Nigeria: COVID-19 - Where're Visiting Chinese Doctors Now? Gbajabiamila Asks Health Minister

10 April 2020

Speaker of the House of Representatives, Femi Gbajabiamila, yesterday asked Health Minister, Dr. Osagie Ehanire, the whereabouts of visiting Chinese medical personnel, saying their activities in the country must the oversighted by the parliament.

The enquiry was directed to the Minister of Health at a meeting between the leadership of the National Assembly and the Presidential Task Force, PTF, led by its Chairman and Secretary to the Government of the Federation, Boss Mustapha, on the updates of the team's activities on coronavirus in Abuja.

Gbajabiamila, who needed to know if the health experts were subjected to the laid down protocols of the disease as instructed ,also said the need to monitor the movement of the Chinese medical personnel became necessary, following fears expressed by Nigerians over the coming of the Chinese.

It will be recalled that 15 Chinese medical personnel came into Nigeria on Wednesday for the delivery of materials and equipment to the federal government to rev up the fight against the virus.

He said: "This engagement is to see how we can make things better. The Chinese medical personnel, are they coming to upgrade our laboratories? Are you accepting them? Who are the technicians that have been running the Kaduna and Kano laboratories before now?

"Where are the Chinese personnel as we speak? How are you sure the Chinese company responsible for this arrangement is complying with your directives?"
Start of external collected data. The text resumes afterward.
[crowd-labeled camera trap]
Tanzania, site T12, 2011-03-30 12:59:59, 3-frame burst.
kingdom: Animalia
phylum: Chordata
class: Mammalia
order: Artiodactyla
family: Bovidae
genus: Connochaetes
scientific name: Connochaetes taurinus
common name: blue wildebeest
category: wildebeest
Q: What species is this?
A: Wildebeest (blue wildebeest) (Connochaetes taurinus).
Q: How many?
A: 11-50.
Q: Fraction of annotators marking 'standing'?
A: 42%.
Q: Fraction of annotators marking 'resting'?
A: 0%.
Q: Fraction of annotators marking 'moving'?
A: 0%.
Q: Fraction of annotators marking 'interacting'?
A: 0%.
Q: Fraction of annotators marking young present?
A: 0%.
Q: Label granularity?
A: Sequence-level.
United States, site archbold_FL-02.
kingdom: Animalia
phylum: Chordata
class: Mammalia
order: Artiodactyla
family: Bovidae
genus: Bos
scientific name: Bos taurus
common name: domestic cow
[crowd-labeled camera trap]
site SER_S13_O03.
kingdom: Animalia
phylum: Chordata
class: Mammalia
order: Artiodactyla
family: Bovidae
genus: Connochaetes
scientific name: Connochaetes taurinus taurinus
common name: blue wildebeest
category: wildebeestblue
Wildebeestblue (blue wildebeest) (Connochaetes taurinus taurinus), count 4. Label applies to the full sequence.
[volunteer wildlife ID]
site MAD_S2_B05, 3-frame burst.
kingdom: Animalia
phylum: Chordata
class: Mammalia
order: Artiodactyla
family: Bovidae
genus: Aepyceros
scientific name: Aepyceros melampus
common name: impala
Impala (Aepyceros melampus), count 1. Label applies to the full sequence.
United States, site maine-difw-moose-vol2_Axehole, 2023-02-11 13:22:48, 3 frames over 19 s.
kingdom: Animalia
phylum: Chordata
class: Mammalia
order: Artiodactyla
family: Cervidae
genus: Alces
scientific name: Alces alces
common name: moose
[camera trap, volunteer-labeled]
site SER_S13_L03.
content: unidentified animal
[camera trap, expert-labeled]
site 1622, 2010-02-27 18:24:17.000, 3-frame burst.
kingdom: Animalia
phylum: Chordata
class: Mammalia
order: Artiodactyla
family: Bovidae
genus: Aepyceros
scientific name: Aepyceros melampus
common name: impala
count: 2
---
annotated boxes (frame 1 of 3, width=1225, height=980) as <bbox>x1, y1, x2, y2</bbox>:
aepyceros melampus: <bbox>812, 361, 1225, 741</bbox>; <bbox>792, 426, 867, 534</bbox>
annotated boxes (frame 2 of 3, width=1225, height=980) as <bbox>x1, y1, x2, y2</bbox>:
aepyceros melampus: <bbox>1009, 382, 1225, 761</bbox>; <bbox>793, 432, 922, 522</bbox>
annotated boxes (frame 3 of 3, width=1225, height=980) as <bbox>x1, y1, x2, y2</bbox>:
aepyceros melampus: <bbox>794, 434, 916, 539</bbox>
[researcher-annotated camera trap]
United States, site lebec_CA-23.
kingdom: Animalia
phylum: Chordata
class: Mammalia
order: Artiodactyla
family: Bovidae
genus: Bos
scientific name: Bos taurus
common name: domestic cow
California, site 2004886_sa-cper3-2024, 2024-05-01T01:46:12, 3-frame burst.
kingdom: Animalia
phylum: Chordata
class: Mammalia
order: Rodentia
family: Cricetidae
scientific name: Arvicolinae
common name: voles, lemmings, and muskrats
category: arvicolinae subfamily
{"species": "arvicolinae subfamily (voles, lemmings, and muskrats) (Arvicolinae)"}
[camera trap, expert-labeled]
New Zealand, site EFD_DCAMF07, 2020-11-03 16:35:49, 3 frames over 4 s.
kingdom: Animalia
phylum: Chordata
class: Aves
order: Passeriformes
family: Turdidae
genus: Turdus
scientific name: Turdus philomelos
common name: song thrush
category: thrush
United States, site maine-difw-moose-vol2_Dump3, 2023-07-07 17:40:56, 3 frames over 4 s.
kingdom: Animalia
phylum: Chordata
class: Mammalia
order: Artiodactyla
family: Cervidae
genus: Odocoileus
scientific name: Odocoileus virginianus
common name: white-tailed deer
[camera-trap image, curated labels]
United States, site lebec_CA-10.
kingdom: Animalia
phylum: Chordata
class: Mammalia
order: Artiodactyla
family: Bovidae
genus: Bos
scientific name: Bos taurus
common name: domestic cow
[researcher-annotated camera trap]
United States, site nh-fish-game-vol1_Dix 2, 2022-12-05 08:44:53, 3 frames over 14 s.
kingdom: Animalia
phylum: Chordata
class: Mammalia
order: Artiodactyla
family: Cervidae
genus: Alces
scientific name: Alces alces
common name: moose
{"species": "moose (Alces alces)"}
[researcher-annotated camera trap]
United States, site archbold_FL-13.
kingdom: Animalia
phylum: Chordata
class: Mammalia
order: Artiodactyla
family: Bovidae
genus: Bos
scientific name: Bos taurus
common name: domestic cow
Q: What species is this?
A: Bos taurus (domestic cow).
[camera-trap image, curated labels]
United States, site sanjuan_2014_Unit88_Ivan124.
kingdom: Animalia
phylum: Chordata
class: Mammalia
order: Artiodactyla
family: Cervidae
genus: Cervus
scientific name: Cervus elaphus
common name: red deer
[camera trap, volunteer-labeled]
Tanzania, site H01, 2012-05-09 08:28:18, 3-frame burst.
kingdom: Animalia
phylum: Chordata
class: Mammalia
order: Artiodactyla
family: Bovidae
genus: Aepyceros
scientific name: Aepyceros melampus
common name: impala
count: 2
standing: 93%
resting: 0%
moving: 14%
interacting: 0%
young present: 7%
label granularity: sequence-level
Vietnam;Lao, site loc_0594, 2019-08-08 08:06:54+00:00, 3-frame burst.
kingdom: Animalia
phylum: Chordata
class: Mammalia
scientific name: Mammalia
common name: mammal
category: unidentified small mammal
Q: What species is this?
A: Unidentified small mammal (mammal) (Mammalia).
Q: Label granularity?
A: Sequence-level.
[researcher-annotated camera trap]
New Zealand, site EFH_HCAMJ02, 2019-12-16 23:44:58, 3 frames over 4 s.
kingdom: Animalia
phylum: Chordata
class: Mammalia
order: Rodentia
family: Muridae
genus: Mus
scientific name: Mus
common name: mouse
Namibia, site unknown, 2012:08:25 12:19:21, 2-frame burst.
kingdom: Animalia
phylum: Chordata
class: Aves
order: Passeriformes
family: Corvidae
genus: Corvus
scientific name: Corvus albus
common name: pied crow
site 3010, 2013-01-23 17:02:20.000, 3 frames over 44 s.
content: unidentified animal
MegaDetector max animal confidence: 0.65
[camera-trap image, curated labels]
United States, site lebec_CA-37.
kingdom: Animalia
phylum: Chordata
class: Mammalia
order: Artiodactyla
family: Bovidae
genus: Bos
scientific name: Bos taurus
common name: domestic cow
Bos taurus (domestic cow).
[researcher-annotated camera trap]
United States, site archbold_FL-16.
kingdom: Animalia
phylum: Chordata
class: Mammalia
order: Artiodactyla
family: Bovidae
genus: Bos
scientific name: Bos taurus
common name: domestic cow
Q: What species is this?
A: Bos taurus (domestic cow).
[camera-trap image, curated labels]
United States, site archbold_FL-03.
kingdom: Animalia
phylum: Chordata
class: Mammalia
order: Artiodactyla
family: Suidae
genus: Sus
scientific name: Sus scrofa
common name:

The speaker also wondered why there were little incidents of COVID-19 cases in the northern part of the country, considering the fact that the virus was highly infectious.

"What about inter-state immigration? Would you be surprised if you now have let's say 500 cases in the north and you haven't tested anyone in the north?

"My point is, let us begin to test everybody since the disease is highly infectious. We have a problem of contact tracing with people giving wrong addresses. Have you tried tracing them through the Immigration Service and telecommunication companies since there are other details that can be sourced from those windows?" He queried further.

Gbajabiamila also mooted the enactment of some legislation for the disbursement of government and private funds for the pandemic. The same, he said, applied to persons who had publicly pledged to make some donations.-

According to him, a piece of law should be made to discourage them from reneging on their public pledges.

The speaker added that without legislation, the disbursement of COVID-19 funds might become a subject of litigation, if there was no law prescribed by law to spend it. He also expressed disappointment with a report that medical and other health personnel at the entry points and the hospitals working to halt the spread of the coronavirus pandemic were yet to be paid hazard allowance.

He said: "What we are trying to do is to see if constitutional provision is brought to bear on this issue as stated by Section 80 of the constitution that disbursement from the coffers of government can only be in a manner prescribed by an Act of the National Assembly.

"What we can do is to convene as soon as possible and give you, even if it is a one line item, the power to appropriate these monies. This is because to do otherwise may make it become a subject of litigation and the court can say you have no power to disburse from the money that is coming to the coffers of government.

"Right now, there is no consequence for reneging on promised donations because there is no legislation. There must be some form of legislation to that effect, an instrument to compel pledges must be in place."